**What is required:**
Tally the lines in the items below that contain the string "list", with case counting, and reply with only the number.

**Given entries:**
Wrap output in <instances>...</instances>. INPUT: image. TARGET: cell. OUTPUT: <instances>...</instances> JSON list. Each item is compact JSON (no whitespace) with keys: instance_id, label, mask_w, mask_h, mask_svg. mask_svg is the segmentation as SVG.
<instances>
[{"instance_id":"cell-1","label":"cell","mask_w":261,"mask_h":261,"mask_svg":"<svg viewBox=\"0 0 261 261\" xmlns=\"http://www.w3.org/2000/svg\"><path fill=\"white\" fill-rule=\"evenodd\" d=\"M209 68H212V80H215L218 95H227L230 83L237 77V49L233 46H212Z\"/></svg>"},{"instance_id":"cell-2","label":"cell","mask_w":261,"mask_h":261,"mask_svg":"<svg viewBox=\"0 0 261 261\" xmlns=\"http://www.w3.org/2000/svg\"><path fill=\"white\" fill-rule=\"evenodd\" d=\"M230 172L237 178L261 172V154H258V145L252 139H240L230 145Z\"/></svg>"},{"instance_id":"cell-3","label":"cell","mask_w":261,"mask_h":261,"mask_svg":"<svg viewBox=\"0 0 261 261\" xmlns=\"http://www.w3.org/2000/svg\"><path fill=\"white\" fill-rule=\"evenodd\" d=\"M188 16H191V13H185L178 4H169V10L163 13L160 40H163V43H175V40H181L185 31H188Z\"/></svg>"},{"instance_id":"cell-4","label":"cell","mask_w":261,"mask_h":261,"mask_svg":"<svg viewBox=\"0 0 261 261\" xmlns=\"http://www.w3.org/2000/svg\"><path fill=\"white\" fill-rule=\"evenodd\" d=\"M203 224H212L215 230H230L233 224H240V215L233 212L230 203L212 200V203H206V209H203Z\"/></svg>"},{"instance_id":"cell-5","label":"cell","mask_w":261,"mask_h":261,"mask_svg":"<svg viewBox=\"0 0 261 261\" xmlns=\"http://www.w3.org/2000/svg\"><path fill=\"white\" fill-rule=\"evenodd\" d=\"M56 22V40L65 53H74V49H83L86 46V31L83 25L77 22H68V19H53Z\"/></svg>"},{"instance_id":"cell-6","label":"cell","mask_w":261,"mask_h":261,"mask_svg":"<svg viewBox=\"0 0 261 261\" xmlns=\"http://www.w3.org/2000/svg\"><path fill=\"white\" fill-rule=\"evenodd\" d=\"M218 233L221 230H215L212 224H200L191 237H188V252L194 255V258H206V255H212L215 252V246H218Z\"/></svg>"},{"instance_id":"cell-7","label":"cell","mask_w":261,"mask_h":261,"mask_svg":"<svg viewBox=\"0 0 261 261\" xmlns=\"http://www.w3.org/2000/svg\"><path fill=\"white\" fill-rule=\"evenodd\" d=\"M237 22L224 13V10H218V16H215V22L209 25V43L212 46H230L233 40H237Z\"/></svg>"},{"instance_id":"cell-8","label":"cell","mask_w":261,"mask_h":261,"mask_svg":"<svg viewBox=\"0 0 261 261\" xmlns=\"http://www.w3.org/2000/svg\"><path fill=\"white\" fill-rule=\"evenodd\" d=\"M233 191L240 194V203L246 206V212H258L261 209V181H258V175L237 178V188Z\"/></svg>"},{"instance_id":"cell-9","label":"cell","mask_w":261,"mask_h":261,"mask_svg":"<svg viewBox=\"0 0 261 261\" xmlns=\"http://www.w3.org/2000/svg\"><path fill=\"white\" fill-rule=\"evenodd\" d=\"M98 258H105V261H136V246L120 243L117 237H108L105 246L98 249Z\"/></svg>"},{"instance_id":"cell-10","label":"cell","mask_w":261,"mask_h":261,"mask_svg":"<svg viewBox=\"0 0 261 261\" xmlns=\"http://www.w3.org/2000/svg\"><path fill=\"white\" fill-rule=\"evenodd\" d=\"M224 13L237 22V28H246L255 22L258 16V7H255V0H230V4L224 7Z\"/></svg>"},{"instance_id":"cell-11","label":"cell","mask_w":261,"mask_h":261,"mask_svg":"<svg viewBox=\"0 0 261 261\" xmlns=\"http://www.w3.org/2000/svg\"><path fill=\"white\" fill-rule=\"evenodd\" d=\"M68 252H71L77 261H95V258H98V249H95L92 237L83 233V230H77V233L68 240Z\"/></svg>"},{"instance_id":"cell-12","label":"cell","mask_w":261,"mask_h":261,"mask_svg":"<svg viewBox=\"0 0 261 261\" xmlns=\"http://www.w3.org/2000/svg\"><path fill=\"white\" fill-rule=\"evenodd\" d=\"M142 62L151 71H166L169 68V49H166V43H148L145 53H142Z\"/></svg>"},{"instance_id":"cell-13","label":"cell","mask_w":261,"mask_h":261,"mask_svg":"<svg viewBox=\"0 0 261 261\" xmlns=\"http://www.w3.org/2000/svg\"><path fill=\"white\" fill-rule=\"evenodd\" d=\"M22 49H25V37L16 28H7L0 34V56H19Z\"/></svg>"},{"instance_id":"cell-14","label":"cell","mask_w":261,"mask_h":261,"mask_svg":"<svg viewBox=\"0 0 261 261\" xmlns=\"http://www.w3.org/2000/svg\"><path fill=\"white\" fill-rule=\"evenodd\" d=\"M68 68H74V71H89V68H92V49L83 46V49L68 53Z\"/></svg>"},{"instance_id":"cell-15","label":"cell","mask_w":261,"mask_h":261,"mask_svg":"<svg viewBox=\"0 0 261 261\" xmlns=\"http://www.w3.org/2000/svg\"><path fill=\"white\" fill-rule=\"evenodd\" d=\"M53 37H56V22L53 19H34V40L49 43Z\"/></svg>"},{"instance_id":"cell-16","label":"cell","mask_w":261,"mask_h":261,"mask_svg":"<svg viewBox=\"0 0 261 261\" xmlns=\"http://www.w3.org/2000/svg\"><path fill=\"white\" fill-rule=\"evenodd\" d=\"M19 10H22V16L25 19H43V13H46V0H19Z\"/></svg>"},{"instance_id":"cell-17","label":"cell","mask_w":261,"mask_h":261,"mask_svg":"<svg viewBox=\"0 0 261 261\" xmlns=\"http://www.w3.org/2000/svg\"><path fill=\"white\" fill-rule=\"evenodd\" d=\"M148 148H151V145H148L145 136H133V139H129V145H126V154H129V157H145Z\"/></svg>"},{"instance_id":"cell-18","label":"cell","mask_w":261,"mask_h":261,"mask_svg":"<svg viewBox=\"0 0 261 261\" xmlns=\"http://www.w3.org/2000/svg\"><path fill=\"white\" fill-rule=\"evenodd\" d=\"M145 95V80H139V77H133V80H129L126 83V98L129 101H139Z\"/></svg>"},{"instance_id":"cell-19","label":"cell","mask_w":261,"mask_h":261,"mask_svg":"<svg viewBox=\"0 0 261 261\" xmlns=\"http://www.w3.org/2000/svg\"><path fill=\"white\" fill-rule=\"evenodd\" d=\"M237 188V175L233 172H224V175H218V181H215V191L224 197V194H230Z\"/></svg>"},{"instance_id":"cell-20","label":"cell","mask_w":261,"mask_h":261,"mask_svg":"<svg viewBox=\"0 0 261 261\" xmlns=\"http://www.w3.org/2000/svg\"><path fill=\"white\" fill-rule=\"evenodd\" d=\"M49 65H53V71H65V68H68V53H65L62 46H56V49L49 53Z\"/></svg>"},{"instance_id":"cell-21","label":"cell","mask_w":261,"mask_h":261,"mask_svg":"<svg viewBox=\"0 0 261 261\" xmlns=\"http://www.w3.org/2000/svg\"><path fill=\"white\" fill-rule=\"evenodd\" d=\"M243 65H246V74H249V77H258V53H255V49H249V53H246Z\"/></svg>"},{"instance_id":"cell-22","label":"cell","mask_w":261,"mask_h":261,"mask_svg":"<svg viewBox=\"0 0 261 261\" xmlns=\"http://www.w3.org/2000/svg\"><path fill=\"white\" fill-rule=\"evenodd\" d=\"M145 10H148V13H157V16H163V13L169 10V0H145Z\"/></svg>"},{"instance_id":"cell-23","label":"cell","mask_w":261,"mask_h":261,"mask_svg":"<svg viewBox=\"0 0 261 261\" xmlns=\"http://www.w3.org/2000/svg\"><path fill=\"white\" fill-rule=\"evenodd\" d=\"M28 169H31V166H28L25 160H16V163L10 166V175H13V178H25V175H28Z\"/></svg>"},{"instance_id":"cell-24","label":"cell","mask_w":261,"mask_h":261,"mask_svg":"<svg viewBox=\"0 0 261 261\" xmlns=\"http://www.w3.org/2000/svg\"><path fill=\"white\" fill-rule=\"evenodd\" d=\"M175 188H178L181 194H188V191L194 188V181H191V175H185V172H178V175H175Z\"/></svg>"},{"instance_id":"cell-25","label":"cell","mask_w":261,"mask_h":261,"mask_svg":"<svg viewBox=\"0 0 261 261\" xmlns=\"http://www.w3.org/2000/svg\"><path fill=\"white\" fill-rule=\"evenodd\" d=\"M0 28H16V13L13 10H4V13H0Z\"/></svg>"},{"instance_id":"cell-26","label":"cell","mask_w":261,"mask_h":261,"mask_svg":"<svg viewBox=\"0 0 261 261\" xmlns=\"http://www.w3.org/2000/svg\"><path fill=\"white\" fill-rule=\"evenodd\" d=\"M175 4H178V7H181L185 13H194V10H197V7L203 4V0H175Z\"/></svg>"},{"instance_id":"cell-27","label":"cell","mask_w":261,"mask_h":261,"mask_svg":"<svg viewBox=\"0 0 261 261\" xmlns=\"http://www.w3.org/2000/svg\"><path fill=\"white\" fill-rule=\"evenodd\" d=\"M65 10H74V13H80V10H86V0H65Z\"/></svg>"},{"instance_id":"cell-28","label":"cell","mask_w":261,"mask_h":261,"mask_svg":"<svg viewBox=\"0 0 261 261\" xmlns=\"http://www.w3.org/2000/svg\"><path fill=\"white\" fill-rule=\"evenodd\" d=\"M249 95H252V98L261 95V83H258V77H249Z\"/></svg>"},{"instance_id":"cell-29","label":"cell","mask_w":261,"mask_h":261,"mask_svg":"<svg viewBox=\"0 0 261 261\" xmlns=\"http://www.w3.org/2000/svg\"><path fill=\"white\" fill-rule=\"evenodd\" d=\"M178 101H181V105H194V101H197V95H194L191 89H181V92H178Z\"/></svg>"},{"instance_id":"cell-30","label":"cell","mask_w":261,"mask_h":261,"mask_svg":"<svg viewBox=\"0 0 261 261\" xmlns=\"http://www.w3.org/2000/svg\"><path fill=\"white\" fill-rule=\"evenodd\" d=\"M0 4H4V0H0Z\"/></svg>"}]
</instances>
* * *
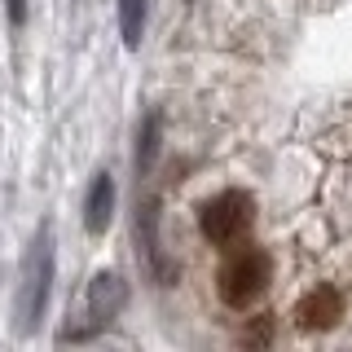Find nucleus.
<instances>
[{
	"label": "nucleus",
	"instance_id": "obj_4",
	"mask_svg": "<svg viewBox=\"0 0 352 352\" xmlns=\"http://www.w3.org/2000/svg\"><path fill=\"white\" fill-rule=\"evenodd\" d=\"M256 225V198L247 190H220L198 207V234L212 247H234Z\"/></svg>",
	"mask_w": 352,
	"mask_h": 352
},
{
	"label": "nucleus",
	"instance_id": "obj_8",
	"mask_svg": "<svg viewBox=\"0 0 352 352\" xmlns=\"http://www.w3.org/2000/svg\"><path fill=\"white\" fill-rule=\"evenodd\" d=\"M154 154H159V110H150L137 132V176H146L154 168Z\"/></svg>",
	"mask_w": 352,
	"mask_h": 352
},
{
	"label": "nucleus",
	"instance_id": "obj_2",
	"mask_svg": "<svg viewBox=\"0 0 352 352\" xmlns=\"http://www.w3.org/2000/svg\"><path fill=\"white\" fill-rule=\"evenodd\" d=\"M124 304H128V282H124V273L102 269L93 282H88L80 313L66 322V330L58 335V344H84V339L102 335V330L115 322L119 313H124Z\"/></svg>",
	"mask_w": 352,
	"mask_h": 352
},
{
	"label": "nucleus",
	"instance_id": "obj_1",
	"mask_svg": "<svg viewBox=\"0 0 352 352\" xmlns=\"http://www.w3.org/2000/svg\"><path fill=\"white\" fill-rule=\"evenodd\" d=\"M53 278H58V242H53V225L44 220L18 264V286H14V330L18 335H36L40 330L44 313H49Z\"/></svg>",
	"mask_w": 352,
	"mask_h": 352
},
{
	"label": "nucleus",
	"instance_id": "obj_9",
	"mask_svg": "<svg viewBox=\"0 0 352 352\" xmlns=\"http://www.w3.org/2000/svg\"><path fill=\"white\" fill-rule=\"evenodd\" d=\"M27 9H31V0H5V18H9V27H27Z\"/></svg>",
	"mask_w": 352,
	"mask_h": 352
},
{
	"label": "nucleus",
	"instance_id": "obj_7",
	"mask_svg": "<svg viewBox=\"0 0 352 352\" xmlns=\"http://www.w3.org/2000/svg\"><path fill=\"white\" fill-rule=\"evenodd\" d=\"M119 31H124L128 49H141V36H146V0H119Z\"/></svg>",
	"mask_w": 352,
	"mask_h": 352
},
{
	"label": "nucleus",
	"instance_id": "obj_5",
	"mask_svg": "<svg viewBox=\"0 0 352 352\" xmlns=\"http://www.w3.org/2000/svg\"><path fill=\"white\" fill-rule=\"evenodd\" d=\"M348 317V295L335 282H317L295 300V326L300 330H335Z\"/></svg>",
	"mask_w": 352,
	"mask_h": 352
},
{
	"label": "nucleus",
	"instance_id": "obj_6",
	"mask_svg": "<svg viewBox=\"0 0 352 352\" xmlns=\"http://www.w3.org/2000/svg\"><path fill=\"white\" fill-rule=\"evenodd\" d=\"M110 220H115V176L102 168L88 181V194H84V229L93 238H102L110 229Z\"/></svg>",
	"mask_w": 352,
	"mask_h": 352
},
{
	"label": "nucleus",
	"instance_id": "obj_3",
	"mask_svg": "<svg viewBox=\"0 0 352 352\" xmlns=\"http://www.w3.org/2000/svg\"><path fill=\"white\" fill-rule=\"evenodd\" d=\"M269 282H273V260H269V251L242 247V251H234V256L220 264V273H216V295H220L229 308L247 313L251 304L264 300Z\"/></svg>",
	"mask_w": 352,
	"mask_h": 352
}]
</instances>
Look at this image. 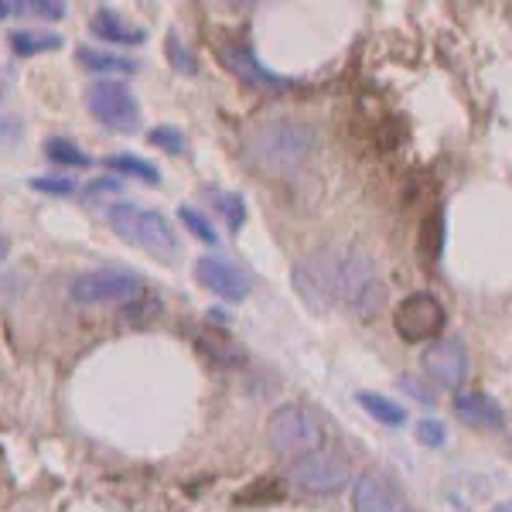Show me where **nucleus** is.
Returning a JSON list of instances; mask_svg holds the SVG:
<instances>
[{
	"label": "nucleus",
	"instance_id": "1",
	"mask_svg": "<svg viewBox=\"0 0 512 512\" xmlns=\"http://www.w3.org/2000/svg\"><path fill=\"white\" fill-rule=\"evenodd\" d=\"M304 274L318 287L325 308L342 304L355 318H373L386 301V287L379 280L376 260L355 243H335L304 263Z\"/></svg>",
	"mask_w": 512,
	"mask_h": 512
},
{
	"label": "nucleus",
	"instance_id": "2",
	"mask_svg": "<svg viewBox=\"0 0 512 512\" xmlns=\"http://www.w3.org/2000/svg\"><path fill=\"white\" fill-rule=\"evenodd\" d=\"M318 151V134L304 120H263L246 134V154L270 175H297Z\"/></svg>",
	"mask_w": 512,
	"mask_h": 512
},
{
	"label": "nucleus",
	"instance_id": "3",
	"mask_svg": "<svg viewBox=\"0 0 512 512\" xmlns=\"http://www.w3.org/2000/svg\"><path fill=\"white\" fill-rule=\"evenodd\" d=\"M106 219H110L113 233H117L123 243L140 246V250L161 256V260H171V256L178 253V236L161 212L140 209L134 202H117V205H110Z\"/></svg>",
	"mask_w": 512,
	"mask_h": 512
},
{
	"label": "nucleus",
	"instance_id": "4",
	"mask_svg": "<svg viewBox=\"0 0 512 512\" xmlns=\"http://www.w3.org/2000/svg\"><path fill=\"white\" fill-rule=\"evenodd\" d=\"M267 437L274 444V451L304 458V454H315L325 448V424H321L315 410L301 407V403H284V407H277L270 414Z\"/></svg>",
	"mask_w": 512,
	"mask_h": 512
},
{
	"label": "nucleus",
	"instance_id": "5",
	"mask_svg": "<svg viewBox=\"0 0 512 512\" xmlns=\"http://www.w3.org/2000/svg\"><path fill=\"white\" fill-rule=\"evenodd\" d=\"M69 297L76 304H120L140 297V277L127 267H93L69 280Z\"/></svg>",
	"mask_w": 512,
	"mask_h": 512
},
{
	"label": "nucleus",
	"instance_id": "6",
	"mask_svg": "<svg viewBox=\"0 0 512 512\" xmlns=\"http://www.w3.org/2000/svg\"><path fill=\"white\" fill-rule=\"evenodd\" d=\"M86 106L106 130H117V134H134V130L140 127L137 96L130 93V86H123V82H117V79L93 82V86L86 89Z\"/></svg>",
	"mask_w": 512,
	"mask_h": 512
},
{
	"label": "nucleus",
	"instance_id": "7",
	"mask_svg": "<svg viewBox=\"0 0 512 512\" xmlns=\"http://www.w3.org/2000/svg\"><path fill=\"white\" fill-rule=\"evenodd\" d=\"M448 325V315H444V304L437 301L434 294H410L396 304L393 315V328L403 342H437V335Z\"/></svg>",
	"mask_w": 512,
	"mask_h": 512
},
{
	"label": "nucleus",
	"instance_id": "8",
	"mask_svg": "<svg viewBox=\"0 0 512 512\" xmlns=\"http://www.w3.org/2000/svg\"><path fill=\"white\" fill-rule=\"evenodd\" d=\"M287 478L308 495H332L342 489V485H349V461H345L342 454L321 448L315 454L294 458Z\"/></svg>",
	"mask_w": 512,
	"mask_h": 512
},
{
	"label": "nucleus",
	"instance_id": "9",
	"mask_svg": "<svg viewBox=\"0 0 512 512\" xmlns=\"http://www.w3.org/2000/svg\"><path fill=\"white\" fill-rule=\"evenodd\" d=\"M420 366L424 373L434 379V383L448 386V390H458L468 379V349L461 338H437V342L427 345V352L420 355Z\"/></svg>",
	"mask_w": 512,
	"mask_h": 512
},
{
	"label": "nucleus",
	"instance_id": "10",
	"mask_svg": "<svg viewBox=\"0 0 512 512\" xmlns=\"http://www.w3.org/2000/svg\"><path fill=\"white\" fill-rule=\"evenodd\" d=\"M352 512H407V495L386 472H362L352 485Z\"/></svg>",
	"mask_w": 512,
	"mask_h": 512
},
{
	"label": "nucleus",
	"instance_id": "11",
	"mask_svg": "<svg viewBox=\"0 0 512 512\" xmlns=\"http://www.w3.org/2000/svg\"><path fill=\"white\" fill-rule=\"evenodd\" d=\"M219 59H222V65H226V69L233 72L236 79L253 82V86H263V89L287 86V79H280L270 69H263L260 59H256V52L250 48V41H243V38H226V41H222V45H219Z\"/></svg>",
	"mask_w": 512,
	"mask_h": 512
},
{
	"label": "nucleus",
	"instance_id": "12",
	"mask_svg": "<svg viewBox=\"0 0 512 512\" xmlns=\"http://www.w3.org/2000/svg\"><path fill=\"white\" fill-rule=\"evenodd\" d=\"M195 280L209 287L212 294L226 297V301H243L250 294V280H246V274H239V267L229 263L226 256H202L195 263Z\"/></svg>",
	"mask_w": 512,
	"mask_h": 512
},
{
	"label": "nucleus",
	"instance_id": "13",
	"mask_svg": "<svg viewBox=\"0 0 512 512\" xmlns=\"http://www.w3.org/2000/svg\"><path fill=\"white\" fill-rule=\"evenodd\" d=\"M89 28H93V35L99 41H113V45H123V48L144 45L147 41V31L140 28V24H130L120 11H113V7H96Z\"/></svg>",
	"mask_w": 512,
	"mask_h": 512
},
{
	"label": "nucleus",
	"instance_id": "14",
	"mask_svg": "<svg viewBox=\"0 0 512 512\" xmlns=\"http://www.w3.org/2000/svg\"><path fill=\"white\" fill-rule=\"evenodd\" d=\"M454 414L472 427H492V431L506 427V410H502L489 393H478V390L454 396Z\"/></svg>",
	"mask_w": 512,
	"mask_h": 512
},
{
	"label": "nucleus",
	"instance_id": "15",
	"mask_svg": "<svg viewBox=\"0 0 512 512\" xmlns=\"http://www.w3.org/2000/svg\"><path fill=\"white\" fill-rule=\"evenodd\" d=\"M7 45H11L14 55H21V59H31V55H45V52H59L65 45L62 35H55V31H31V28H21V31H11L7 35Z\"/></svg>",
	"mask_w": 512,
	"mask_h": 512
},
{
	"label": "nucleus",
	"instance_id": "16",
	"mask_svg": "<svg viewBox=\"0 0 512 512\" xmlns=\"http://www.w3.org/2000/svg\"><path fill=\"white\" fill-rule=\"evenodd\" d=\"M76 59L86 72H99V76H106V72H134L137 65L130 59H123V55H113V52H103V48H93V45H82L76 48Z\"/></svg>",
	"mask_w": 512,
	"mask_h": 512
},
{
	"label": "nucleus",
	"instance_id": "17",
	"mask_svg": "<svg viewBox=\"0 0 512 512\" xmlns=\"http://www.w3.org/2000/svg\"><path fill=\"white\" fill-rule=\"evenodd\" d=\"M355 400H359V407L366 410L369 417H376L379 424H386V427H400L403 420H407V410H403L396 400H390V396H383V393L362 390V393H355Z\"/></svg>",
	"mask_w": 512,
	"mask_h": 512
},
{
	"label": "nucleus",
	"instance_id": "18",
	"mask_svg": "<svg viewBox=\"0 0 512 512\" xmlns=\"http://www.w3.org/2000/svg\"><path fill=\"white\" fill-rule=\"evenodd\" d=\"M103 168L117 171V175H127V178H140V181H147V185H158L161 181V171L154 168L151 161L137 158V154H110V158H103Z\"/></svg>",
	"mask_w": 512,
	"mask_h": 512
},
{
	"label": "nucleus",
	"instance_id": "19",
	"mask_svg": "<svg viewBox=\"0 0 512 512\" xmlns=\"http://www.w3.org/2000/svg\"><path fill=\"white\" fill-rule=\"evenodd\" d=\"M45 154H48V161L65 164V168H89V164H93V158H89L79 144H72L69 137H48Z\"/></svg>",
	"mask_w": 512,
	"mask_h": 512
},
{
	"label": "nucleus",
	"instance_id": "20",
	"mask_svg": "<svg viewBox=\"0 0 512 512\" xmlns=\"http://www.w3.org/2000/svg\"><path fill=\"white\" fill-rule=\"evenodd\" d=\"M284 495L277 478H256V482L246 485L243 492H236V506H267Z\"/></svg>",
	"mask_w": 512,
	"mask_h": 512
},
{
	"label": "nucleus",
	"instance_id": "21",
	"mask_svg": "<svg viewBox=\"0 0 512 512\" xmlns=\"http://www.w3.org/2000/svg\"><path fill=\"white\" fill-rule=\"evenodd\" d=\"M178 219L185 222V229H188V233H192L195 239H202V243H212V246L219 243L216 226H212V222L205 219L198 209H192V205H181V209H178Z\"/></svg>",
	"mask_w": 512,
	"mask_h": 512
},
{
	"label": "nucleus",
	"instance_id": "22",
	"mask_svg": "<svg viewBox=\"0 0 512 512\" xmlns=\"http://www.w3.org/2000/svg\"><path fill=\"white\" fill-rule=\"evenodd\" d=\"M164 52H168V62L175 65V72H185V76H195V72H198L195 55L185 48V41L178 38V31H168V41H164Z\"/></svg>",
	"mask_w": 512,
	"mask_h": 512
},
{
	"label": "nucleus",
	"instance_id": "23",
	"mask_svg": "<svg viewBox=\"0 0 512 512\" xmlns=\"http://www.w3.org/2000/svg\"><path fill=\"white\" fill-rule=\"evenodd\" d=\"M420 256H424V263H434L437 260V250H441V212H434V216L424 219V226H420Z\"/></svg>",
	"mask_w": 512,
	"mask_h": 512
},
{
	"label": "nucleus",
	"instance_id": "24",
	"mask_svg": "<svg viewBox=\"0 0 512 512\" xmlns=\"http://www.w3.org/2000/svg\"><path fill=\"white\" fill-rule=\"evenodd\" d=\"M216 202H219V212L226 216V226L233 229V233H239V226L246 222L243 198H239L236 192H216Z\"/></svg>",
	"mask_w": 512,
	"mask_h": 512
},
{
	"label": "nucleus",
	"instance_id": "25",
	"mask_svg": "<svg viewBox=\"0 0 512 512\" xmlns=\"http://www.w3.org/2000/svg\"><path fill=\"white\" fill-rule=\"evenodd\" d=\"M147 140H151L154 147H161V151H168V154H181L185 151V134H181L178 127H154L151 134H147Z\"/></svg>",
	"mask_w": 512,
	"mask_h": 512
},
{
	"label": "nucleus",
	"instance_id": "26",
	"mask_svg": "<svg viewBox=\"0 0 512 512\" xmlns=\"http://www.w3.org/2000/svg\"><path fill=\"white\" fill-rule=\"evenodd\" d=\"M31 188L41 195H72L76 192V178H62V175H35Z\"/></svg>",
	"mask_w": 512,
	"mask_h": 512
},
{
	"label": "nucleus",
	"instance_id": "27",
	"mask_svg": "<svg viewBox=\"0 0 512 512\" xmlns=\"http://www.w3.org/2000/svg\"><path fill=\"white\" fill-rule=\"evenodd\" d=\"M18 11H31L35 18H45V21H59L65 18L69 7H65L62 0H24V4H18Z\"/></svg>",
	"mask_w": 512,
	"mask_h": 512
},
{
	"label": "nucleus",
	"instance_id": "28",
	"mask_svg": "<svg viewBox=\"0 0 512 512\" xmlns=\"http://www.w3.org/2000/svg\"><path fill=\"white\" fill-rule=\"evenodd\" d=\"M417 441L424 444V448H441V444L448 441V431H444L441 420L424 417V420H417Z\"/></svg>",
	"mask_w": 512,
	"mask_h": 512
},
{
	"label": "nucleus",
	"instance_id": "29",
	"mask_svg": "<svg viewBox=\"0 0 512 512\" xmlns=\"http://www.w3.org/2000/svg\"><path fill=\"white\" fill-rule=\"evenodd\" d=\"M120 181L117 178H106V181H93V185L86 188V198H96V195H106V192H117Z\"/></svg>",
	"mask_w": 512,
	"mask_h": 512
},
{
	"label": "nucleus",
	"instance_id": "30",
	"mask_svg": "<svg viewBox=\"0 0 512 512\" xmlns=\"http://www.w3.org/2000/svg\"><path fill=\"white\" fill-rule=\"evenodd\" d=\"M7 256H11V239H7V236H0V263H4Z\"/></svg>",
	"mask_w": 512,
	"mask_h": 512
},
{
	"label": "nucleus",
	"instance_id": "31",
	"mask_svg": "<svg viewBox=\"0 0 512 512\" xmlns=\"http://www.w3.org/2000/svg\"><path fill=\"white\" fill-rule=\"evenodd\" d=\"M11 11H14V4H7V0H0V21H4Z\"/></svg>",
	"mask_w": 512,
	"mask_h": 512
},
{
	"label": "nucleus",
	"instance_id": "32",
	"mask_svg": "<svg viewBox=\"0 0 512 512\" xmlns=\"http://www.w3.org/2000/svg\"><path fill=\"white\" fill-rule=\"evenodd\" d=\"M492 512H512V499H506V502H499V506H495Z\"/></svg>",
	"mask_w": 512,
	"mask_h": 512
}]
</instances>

**Result:**
2